Arundhati Parmar (Minneapolis, MN) —
Video games conjure up images of couch potatoes shooting up aliens. But “gaming” has advanced far beyond that, often pushing the limits of how technology interfaces with the human body and mind. The recent Games 4 Health webinar discussed the many ways in which gaming is influencing people’s health and well-being.
Wii and Kinect have shown how gaming can help keep people active.
Then there are games like CryptoZoo that aim to get people moving by having them chase cryptids through their cities. The game was developed by game designer and researcher Jane McGonigal in collaboration with the American Heart Association and the Institute for the Future.

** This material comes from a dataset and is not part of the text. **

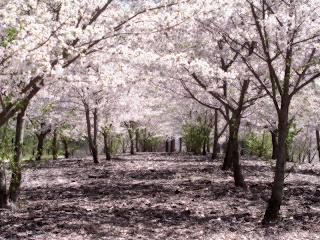 [800px-SakuraHealed.png]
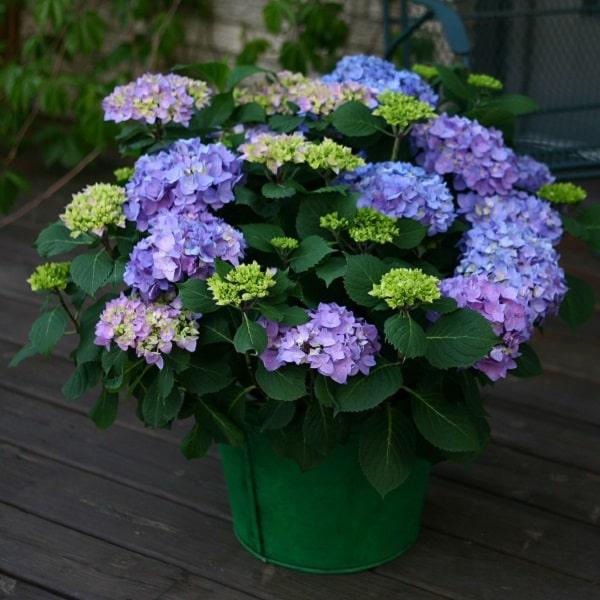 鉢植えのアジサイ(紫陽花)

Two games discussed at the #games4health webinar on Tuesday don’t have much to do with losing weight, and a third uses avatars to simulate a group therapy session. The Department of Health and Human Services and the Institute for the Future organized the event.
Prevent substance abuse
Doctors often have no way of knowing whether a patient is abusing prescription medication. An interactive game developed at Northwestern University Feinberg School of Medicine is designed to train doctors to spot clues that this is happening.

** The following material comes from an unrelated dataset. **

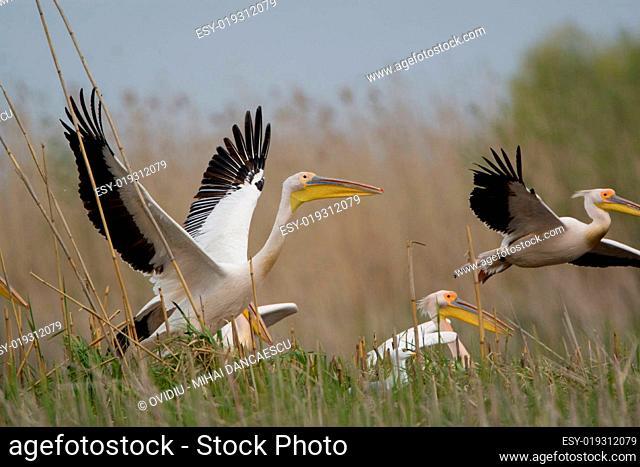 Pelicans In The Danube Delta Reserve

In the game, an actor simulates the behavior of patients who are addicted to prescription painkillers, such as shifting eyes, nervousness, tapping fingers and restlessness.
Make jumping on the swing more fun
Making sure that kids are active and playing outdoors is a constant concern for parents, especially when video games, iPad and TV abound.
The Son-X Octavia is an interactive sound device that can be attached to swings. It plays applause when the child reaches a new height on the swing, or after the child has spent a certain amount of time swinging.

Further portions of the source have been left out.